BEGIN RECORD EXCERPTS

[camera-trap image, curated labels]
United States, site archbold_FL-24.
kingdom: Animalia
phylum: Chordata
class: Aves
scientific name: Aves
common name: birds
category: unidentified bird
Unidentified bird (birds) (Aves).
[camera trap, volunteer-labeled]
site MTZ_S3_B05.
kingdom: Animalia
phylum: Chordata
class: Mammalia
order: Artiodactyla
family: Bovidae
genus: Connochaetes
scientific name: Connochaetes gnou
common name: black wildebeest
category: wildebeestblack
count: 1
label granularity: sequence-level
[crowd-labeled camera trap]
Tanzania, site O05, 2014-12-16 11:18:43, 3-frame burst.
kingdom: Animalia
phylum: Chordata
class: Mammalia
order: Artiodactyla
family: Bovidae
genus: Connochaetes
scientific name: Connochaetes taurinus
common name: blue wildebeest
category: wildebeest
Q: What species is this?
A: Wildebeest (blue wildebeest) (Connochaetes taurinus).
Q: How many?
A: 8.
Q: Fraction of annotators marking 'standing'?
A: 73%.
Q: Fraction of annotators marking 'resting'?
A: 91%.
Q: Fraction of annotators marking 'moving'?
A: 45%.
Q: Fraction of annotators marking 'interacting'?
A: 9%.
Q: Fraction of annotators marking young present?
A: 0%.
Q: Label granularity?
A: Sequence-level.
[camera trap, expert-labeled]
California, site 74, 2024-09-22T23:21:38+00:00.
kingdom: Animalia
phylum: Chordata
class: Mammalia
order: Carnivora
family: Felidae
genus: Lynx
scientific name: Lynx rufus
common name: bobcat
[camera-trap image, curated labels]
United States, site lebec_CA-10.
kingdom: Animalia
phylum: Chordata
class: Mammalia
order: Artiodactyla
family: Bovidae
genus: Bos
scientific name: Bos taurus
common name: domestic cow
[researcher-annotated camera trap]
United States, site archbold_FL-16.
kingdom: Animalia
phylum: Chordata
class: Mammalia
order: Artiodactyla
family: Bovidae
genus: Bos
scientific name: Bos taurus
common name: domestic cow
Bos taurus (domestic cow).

END RECORD EXCERPTS

### WORK TASK
In the reply, include exactly the lines from the beginning of the entries above through the line holding "[camera trap, volunteer-labeled]", and nothing besides.

### THE COMPLETED TASK
[camera-trap image, curated labels]
United States, site archbold_FL-24.
kingdom: Animalia
phylum: Chordata
class: Aves
scientific name: Aves
common name: birds
category: unidentified bird
Unidentified bird (birds) (Aves).
[camera trap, volunteer-labeled]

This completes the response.